▶ TASKS FOR THIS EXERCISE
A. Decide whether each statement below agrees with the blog post about MADE. Answer yes or no for each, and quote the words from the blog post that settle it. (i) The FUTURE SELF installation is open to the public Thursday through Saturday, 2 to 7 PM. (ii) The graphic design collective Jan Piet Joris & Corneel is based in Berlin. (iii) Shari's visit in Berlin ended on a Monday.
B. Write the next few sentences of the blog post about MADE, picking up after its last line.

▶ ARTICLE
So Interdisciplinary

Interdisciplinary collaborations at MADE – A case study

Tag: FUTURE SELF

Visions of Visionaries – Max Richter

Visions of Visionaries – Max Richter

The composer Max Richter was interviewed as part of the FUTURE SELF Project. He talks about his background and his perspective on composing music and creativity.

Enjoy this inspiring video of one of the artists that worked at MADE.

The analyzing begins

Hello!

Thursday the 3rd of May my visit in Berlin came to an end. What an amazing time, and what inspiring and special people I met while I was there! I am very grateful and fortunate to have been able to do my case study at MADE and would once more like to thank the MADE team for giving me the opportunity to interview a big part of the team and be part of the MADE experience for a while.

Monday I had an appointment with Jan Piet Joris & Corneel. A graphic design collective based in Amsterdam. This  young and just graduated graphic design trio will be helping me create a management product and visualization of the data I collected in the interviews at MADE. This interdisciplinary collaboration that I set up with them isn’t a coincidence. My research is focused on how you establish and set up interdisciplinary collaborations and projects and what you should take into account when managing or leading this process, so it wouldn’t be strange for me to try to implement this way of working in the process of my own final projects and thesis.

I am very much looking forward to this collaboration, and the outcomes of my research in a more visual form. All who are interested in receiving information about the outcomes and would perhaps like to receive a copy of the management product (it is still a surprise, even to me, what this is going to look like), please contact me: post@shariklein.com or +31630793154.

Now: crunch time for analyzing and concluding!

Until next time,
Shari

FUTURE SELF | Project Film

FUTURE SELF

FUTURE SELF presents an unique collaboration rAndom International, Wayne McGregor and Max Richter. It is a performative and interactive light installation presented for the first time at MADE.

The participatory installation will be open to the public until 2nd June, Thursday – Saturday, 2 – 7 PM at MADE | 9th Floor | Alexanderstrasse 7 | 10178 Berlin.

Making its premier through performance over Berlin Gallery Weekend, FUTURE SELF was extensively explored in a new piece choreographed by Wayne McGregor and scored by Max Richter in relation to the light installation.

Two dancers intensely communicated, with each other and with their own reflections, through light as well as through the body. Throughout the performance, music, artwork and the human form were unified into one immediate and emotional experience.

FUTURE SELF studies human movement; what it can reveal about identity and the relationship we have with our self image. The installation mirrors our movement in light, creating a three dimensional, ‘living’ sculpture from the composite gestures of those who surround it.

Selected members of the audience are bound together, in the moment, as an illuminated presence –another version of themselves.

Almost the end

It’s been a while since my last post. The past 10 days have been great here in Berlin!

▶ PROVIDED INFORMATION
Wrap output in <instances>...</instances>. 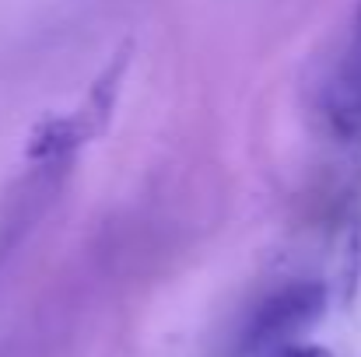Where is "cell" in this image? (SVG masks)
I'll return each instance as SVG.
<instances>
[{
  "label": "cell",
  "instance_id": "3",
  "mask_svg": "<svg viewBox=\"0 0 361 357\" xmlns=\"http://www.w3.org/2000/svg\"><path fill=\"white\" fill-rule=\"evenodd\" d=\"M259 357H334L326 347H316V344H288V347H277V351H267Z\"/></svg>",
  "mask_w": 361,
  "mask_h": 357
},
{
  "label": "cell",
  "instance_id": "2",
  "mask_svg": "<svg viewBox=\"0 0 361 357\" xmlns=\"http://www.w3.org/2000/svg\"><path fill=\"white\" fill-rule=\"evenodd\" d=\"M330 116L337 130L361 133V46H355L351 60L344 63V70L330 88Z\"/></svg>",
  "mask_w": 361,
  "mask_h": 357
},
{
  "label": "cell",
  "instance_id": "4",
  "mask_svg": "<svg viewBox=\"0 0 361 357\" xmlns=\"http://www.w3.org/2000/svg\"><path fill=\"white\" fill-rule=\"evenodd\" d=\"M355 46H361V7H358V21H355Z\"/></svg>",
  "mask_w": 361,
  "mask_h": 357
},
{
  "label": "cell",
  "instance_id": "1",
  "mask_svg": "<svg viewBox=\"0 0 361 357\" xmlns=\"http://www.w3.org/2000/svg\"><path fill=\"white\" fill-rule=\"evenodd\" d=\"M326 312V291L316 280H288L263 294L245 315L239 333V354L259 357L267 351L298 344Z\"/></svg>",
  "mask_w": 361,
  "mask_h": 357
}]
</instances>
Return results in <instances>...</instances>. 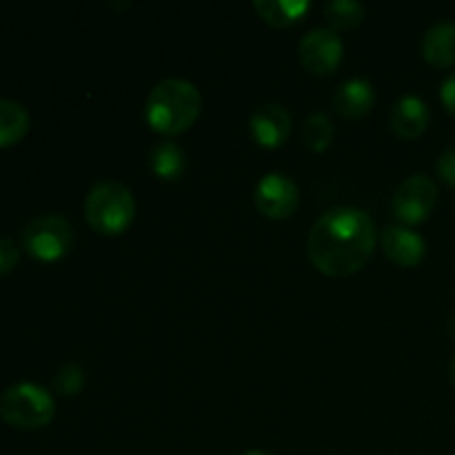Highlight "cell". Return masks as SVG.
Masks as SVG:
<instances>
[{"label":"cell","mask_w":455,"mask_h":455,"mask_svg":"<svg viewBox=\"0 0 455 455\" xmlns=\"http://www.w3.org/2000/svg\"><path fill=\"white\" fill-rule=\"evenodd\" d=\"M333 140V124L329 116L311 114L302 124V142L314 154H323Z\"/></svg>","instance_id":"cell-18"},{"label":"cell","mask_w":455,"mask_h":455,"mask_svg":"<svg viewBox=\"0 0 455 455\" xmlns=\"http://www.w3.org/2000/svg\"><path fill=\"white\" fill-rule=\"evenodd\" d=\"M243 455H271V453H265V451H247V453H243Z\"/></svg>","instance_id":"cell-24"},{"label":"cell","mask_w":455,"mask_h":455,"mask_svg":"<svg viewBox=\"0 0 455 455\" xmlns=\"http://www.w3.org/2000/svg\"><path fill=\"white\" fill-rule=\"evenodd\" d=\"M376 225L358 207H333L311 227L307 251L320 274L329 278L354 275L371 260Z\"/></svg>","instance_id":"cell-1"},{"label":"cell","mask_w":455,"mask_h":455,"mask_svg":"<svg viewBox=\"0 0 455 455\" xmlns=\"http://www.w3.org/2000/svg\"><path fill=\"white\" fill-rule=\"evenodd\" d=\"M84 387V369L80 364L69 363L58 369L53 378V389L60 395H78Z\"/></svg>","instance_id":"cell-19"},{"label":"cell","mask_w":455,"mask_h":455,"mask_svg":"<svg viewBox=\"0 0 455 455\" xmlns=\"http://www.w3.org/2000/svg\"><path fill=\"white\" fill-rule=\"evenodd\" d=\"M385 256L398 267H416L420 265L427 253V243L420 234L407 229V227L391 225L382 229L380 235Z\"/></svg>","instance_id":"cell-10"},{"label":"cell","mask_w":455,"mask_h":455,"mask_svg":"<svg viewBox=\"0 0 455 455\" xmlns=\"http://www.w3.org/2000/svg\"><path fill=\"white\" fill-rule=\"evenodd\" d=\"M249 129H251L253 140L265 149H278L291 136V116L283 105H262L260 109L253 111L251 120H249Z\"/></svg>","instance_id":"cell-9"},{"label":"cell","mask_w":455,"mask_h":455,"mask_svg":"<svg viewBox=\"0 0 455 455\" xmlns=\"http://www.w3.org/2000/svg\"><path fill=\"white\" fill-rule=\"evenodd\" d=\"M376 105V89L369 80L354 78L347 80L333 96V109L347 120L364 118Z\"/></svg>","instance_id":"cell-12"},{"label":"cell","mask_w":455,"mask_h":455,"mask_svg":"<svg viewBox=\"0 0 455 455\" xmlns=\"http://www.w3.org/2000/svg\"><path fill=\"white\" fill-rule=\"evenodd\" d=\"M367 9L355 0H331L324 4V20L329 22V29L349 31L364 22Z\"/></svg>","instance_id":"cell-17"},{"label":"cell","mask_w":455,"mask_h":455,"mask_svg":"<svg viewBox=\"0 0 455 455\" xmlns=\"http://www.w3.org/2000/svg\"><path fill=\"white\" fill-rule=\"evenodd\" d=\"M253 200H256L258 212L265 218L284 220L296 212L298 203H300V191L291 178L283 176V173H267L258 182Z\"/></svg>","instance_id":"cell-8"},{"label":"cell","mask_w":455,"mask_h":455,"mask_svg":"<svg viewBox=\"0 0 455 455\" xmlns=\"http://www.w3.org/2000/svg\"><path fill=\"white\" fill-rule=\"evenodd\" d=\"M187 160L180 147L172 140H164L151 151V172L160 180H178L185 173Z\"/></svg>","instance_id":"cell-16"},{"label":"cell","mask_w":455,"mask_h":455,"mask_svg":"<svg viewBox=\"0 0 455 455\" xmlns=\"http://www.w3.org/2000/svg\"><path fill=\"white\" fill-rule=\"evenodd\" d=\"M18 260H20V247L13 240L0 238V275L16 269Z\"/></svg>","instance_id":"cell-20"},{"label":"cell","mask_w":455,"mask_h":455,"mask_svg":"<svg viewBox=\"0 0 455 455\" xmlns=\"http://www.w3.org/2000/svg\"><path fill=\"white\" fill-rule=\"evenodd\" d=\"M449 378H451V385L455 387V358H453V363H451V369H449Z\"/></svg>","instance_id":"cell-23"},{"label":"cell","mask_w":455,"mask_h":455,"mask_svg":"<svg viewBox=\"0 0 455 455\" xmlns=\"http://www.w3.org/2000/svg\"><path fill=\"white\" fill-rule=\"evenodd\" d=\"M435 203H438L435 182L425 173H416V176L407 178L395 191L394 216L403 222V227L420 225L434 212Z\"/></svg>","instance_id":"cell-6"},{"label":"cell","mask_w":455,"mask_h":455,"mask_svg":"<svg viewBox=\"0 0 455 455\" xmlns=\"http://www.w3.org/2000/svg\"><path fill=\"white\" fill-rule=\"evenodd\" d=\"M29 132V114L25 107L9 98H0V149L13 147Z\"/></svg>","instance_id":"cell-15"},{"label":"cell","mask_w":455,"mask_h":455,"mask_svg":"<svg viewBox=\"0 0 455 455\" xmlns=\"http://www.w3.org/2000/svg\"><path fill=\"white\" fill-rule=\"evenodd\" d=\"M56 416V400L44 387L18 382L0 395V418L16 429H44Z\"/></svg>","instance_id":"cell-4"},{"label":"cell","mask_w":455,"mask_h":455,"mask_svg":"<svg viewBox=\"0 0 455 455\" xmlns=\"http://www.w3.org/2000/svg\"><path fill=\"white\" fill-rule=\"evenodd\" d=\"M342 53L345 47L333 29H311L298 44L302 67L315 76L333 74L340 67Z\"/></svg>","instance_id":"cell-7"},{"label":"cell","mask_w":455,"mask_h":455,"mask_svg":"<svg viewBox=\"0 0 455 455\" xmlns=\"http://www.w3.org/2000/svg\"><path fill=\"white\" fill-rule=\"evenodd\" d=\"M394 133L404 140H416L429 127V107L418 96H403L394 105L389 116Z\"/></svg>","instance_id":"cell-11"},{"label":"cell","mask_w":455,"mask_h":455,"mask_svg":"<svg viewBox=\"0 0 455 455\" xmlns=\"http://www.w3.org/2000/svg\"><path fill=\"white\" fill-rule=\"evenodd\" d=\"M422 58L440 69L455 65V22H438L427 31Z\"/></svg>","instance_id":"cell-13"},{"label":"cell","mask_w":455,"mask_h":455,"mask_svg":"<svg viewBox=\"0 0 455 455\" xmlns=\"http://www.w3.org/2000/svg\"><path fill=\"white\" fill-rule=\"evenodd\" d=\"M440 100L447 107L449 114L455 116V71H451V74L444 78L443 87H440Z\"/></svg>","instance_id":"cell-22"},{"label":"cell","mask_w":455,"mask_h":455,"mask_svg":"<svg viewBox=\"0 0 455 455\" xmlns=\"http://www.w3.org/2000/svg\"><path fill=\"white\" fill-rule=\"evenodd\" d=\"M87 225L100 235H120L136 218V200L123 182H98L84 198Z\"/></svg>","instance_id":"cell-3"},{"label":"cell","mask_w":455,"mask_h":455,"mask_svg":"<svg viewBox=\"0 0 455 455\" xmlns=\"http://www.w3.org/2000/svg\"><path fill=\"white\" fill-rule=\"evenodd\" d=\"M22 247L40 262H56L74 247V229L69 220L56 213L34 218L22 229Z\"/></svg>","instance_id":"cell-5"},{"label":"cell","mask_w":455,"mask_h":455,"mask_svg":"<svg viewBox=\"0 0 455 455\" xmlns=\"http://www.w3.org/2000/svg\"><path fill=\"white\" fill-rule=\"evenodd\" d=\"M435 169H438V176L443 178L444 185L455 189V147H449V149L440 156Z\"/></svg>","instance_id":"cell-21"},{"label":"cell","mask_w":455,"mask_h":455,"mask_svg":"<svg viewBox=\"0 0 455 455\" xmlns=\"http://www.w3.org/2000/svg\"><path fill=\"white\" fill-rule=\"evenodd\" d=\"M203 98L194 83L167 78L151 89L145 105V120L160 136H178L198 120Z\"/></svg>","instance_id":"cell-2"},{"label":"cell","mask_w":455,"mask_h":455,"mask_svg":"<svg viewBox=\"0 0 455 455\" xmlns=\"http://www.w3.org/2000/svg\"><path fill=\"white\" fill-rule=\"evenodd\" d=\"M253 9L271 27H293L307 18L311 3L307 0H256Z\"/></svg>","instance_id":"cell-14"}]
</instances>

▶ RESPONSES TO THE TASKS
A.
(i) Yes: "Thursday – Saturday, 2 – 7 PM"
(ii) No: "A graphic design collective based in Amsterdam."
(iii) No: "Thursday the 3rd of May my visit in Berlin came to an end."

B.
Yesterday I attended the FUTURE SELF show at MADE. It was amazing! The clash between the media artist collective rAndom International, choreographer Wayne McGregor & Music by Max Richter was astounding and really showed the innovation and creativity that can be established when three different creative disciplines are brought together. These three artists studied human movement, additive interaction and what these may reveal about identity, today and in the years to come.

As rAndom International explains on their website, they:

Create artworks and installations that explore behaviour and interaction, often using light and movement. Founded in 2005 by Stuart Wood, Florian Ortkrass and Hannes Koch, the studio utilises raw fragments of artificial intelligence to encourage relationships between the converging worlds of animate and inanimate. The studio is based in a converted warehouse in Chelsea, London and today includes a growing team of  diverse talent.

The internationally known Wayne McGregor created beautiful choreography that fit perfectly with the light installation rAndom created for the space at MADE.

Wayne McGregor CBE is a multi award-winning British choreographer, renowned for his physically testing choreography and ground-breaking collaborations across dance, film, music, visual art, technology and science. He is the Artistic Director of Wayne McGregor | Random Dance, Resident Company at Sadler’s Wells Theatre in London and Resident Choreographer of The Royal Ballet (appointed 2006). In January 2011, McGregor was awarded a CBE (Commander of the Order of the British Empire).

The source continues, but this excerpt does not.